MTC’s Of Good Stock, playing over at NY City Center Stage 1, is tackling the big issues of the day within a family of sisters and their significant others: death, grief, jealousy, sickness, a surprise, and an upcoming wedding in Tahiti. The three sisters couldn’t be more different, and that could be said of the men in their lives as well. They battle it out over the eldest sister’s birthday celebratory weekend in the familial home on the Cape, comically, but also with some deeper emotional reality thrown in to keep it grounded and true. The cast is wonderful, Kelly AuCoin, Greg Keller, Heather Lind, Nate Miller, Jennifer Mudge, all delicious, but I’m going to single out Alicia Silverstone, who brings surprising depth to a narcissistic hysteric. She’s hilarious but also manages to give us the most truly emotional moment of the play. I’m trying not to give anything away…
I can’t say that the play, written by Melissa Ross and directed by Lynne Meadow, completely captivated me or even moved me significantly. I loved each and everyone’s story, and thought they played out the details and emotional realities of the moments with finesse and with great fun and humor, but in the end, it just didn’t gel all together. Something was missing. Overall, I enjoyed my evening with these messed up sisters and their significant others. I didn’t necessarily like them (which is perfectly fine with me), but I found myself caring for them throughout.
And speaking of significant others, Roundabout is giving us a gay-centric play, Significant Others, about a young gay man, Jason, his inability to find love, and his reactions to his three girlfriends as they, one by one, throw their bachelorette parties and celebrate their weddings with their friends. These three female friends couldn’t be more different, and well, the same could be said of the men in their lives as well, if we ever really had a chance to get to know them beyond their one dimensional presentations. But they are not the point. This is Jason’s story, and it is told by a wonderfully quirky goofy performance by Gideon Glick.
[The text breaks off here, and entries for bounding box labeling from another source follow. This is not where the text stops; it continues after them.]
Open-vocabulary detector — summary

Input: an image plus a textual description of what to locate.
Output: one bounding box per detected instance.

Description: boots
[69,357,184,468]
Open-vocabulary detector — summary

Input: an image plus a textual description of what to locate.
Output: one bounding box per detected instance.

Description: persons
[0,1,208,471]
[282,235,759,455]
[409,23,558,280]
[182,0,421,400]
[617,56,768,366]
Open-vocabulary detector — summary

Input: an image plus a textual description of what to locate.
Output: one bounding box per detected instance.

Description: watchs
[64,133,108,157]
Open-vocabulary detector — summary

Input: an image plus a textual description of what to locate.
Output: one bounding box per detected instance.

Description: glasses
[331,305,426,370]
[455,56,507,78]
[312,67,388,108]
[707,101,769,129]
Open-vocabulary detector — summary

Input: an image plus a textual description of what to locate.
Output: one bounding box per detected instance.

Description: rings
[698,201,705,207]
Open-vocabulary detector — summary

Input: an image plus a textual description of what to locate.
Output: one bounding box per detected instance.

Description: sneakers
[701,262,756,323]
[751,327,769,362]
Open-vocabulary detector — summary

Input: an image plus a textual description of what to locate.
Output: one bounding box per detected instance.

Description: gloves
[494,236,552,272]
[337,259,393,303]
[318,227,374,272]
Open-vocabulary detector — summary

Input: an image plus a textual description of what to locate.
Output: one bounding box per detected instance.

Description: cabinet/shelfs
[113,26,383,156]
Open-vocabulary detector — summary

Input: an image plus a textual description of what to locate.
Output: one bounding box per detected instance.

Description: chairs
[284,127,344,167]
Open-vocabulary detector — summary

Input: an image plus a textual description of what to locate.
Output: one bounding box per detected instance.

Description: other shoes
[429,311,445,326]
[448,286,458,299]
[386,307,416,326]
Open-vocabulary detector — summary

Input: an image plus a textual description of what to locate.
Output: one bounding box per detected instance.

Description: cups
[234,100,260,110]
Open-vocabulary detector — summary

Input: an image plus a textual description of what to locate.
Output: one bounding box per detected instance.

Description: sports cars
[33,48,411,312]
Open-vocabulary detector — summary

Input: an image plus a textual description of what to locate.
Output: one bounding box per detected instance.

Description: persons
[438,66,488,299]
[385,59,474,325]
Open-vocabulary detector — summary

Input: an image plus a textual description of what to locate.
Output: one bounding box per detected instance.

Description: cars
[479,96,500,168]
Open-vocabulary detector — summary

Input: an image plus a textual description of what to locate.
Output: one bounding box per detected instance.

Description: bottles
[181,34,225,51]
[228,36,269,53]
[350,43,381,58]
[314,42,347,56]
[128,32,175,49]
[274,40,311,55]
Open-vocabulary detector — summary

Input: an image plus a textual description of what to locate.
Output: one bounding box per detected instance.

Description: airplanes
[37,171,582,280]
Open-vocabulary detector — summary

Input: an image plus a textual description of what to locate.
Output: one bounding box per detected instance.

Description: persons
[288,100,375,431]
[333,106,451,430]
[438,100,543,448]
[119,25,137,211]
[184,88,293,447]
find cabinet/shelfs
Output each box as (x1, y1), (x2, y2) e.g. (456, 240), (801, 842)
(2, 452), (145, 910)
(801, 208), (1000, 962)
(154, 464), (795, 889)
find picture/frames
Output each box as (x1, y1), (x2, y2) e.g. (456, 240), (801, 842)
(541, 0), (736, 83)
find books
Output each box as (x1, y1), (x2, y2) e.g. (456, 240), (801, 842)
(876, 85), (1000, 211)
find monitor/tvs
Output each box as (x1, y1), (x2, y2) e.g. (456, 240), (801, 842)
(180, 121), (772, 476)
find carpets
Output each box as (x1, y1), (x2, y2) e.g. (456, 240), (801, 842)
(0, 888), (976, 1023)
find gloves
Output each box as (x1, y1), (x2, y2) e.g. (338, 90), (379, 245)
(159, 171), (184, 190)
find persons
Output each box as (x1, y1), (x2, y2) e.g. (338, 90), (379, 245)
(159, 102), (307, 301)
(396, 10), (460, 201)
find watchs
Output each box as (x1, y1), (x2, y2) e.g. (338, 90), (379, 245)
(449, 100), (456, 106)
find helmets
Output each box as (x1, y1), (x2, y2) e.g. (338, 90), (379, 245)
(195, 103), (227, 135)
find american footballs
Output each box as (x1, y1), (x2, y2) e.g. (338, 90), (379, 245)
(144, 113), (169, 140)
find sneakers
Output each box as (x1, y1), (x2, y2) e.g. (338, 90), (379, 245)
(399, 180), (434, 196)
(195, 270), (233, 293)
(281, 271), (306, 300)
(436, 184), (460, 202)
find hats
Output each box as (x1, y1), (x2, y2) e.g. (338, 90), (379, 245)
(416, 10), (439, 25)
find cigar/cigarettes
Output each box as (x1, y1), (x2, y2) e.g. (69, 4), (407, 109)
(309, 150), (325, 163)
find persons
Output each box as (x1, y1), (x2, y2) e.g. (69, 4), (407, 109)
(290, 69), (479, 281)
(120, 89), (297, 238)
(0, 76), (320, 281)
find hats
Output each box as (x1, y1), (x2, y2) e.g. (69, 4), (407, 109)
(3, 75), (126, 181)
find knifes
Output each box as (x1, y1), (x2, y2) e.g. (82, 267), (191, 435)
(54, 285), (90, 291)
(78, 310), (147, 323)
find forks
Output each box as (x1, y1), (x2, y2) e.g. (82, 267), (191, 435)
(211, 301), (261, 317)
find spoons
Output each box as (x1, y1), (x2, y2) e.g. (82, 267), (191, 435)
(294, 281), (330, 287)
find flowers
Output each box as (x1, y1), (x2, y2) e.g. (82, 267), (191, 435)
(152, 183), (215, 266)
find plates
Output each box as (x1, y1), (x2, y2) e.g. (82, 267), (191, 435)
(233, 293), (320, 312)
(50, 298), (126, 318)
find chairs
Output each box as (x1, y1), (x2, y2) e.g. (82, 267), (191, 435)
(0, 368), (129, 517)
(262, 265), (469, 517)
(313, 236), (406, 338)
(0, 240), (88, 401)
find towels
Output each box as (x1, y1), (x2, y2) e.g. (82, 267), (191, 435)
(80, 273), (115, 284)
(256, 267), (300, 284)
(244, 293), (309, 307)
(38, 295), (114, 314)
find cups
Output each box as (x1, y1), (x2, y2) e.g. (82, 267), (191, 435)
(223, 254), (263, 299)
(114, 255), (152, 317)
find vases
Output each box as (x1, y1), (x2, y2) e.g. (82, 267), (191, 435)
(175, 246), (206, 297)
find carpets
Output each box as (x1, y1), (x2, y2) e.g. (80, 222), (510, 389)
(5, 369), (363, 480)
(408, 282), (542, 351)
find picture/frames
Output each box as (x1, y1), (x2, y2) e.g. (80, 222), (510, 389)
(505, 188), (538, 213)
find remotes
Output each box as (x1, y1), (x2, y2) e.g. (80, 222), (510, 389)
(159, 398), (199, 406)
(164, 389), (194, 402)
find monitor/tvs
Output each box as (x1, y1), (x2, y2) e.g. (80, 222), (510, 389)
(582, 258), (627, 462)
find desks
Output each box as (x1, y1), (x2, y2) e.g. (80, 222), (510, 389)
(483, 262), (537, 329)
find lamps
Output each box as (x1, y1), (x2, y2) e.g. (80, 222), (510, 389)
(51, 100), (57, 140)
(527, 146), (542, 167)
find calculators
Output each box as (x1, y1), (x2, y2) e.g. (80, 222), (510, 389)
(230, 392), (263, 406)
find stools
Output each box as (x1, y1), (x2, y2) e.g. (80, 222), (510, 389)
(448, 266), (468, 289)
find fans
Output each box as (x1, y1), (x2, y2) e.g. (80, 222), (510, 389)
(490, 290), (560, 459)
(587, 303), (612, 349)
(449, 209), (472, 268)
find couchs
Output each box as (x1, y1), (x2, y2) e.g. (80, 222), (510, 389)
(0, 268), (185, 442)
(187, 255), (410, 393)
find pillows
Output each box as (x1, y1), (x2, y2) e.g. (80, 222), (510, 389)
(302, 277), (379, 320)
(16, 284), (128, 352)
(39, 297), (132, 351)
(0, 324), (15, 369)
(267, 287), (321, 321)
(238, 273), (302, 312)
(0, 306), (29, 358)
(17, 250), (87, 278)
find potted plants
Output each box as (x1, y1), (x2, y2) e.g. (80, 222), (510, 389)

At the intermission, I felt this was a cute whimsical little comical play by Joshua Harmon that maybe was taking a wee bit too long to tell. It seemed like the director, Trip Cullman, thought we really would care about these people, giving them overly long moments for us to watch them listen to music at their weddings. He thought our heart strings would be pulled and we would be moved and connect with them. But as act one became act two, and the battle intensified in Jason’s frustration and desperation, my attitude shifted. I did understand and connect with the emotional truth the playwright was exploring. I’ve felt the same pangs of living a gay man’s life in contrast to a straight woman’s life. So it’s not difficult for me to empathize. It’s hard to say what happened for me, but this quirky oddball performance started to seem demented and delusional. Why is he railing at his friends because they found love and he can’t? This seemed selfish and very unloving. Where were his circle of gay friends? Why was the only gay male ‘friend’ used as a comic fool and stereotype? Maybe the fantasy driven scenarios that are presented to us concerning his views of love started to seem like signs of a larger psychological problem, and not whimsy and bad luck. This wasn’t the cute play we were sold in the first act, but a darker story of a gay man’s inability to connect realistically beyond the superficial, yet the director continued to present us with a light quirky comedy. And it didn’t work for me, it annoyed me by the end.
Comedy about disfunction within our family or love relationships is a high wire act. The balance is what makes it work. Of Good Stock succeeds, Significant Others fails in my mind. But maybe, being a psychotherapist in my real non-blog life, I just wanted to hand Jason my card, and say “please get some help, this isn’t so funny.”